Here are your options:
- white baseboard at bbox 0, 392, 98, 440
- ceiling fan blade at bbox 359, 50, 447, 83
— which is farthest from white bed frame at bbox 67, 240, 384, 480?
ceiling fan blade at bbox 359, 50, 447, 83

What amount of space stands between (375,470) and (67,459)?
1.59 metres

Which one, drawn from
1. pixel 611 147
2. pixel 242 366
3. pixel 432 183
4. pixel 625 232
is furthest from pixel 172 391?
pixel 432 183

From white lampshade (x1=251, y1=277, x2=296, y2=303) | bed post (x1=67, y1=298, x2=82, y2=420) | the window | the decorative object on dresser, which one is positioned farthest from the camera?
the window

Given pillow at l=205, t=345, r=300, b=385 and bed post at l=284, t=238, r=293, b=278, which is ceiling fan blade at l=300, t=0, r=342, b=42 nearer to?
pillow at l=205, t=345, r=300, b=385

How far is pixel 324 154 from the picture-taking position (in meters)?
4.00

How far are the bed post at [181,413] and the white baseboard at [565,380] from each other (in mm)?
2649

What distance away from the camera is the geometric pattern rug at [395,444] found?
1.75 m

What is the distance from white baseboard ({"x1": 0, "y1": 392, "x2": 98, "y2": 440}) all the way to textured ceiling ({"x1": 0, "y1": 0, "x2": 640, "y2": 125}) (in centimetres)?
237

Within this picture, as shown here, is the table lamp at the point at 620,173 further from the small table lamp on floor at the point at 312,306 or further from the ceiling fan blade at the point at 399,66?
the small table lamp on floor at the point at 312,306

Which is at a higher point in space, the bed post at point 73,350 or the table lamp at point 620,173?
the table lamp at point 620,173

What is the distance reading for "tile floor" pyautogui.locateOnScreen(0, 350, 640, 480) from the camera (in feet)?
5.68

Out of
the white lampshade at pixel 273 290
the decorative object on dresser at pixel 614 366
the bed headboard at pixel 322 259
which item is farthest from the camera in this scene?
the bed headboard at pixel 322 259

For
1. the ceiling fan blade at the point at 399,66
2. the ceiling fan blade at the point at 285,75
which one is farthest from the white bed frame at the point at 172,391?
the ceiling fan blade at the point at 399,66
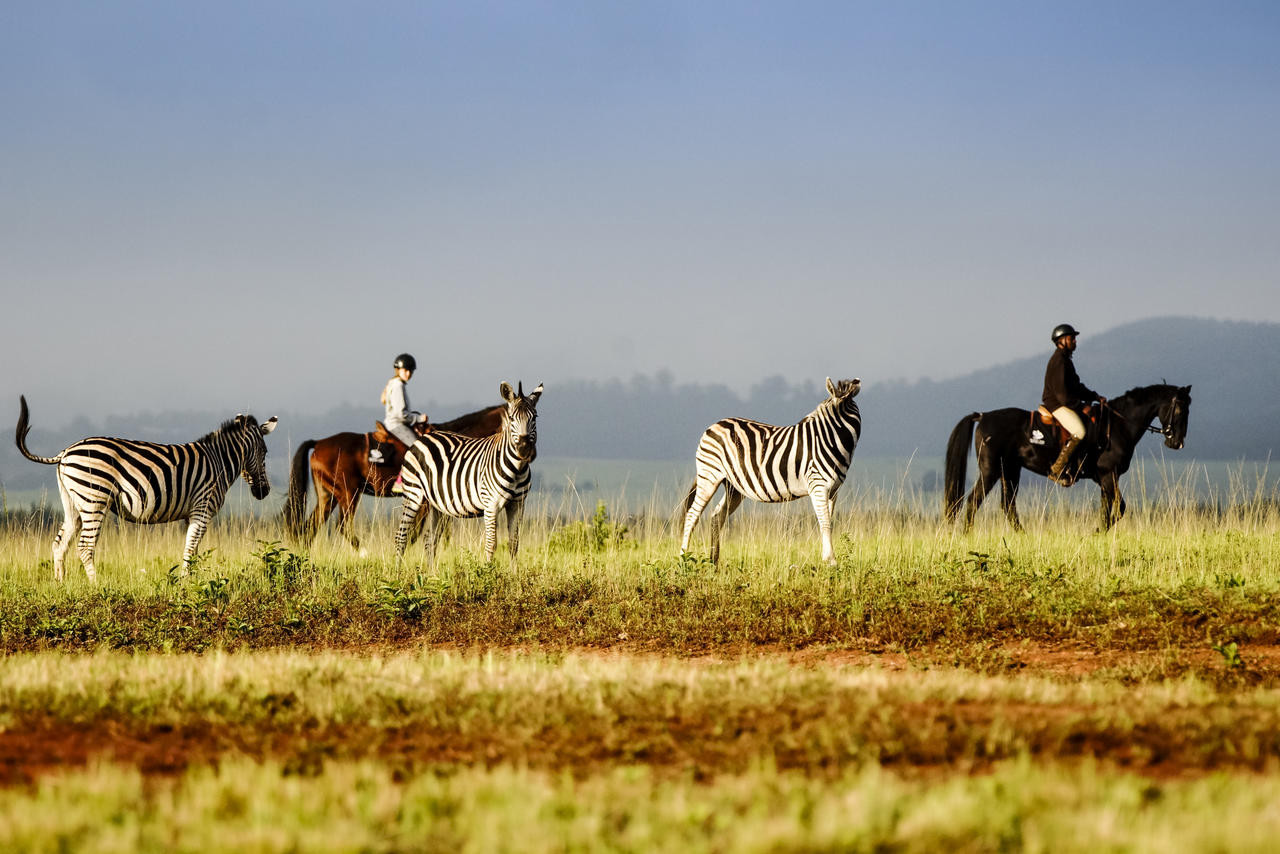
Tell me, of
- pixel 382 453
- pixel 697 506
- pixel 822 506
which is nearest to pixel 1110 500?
pixel 822 506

## BRIEF
Convert the listing, from its first line through the line containing "1.59 metres", into a Markdown table with the columns Row and Line, numbering each line and omitting blank lines.

## RESPONSE TO THE EXERCISE
| Row | Line |
|---|---|
| 1 | Here are your options: |
| 2 | - white baseboard at bbox 0, 392, 98, 440 |
| 3 | - ceiling fan blade at bbox 359, 50, 447, 83 |
| 4 | — which is farthest from white bed frame at bbox 67, 240, 384, 480? |
| 5 | ceiling fan blade at bbox 359, 50, 447, 83 |
| 6 | What amount of space stands between (375,470) and (67,459)? |
| 7 | 1.59 metres |